Methods of Examining Blood.

In all these methods blood is obtained by pricking the skin of one of the fingers, or the lobule of the ear, preferably the latter. The skin must previously be washed with soap and water or ether, to remove any grease or epithelial scales. The puncture should be made firmly so that blood may escape freely. The finger or ear must not be squeezed. Specimens must be made rapidly before red corpuscles have run into rouleaux. The slides and coverslips employed must be scrupulously clean, or it is impossible to get really good films. They should be cleaned with nitric acid and alcohol according to the directions on page [57].

Fresh specimens should be examined. The coverslip is made just to touch the drop of blood at one edge, so as to transfer a small quantity only, and is at once lowered on to the slide with the aid of a mounted needle. If slide and coverslip be perfectly clean the blood will spread out into a thin film, the corpuscles lying quite flat. If there be any delay, or if the cover-glass be not quite clean the red corpuscles will run into masses and the specimen will be useless for minute examination. Another specimen may be mixed with a little of Ferrier’s solution (p. [129]) before mounting. Permanent coverslip films may also be prepared.

Here again the use of absolutely clean coverslips is essential, and the blood must be taken immediately it escapes from the puncture. A little blood is taken on a cover-glass which is held horizontally. Another cover-glass is lowered on to this and by its weight and by capillary attraction, the drop of blood quickly becomes transformed into a thin film. The two covers are separated as soon as the film is formed by rapidly sliding them off one another. This manœuvre requires a little practice and dexterity. The movement of the slips must be in an exactly parallel direction otherwise the coating left will be uneven, just as when two pieces of bread and butter are pulled apart. Even with practice it is difficult to get more than one good film, the lower being usually best. There are four ways of fixing the film.

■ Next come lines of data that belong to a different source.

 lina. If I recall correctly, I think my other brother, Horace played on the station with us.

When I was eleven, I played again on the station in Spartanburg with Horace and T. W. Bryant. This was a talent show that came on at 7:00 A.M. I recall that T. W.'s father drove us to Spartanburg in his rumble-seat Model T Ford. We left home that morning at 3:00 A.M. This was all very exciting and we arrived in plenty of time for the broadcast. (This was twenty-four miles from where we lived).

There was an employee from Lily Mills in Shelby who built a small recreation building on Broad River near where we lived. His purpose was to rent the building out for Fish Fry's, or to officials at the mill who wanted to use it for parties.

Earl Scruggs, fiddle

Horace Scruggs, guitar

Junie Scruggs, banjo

1. Exposure to osmic acid vapour.

The film while still moist is held over the mouth of a bottle containing at least one per cent. solution of osmic acid. In a minute or two the fixation will be complete, and the film becomes of a dirty brown colour. It is then left exposed to the air to get rid of all traces of osmic acid, and may afterwards be stained as described below.

2. Treatment with saturated aqueous solution of corrosive sublimate (Muir’s method).

The cover-glass on which the film has been spread, is floated before the latter has time to dry, film downwards on a saturated solution of corrosive sublimate in a watch glass for half an hour. The cover-glass is placed in distilled water and then in alcohol to remove excess of corrosive sublimate, and then stained. A little care is required when washing the film to prevent it sliding bodily off the cover-glass.

3. By drying and passing rapidly through the flame of a Bunsen burner, exactly as in preparing specimens of sputum, &c. (p. [111]). This method is handy for ordinary clinical purposes.

4. By keeping the coverslips at a temperature of about 200° F. (Ehrlich’s method).

Ehrlich uses for this purpose a strip of copper about two inches wide and a foot long which is supported on a retort stand in a horizontal position. One end is heated by a Bunsen’s burner beneath. The point in the copper strip at which the temperature is at boiling point is readily ascertained by dropping a little water on. The point at which a drop of water assumes the spherical state indicates a temperature there of 212° F. The coverslips are placed an inch or two further than this point, and kept there at a temperature of about 200° F. for some hours.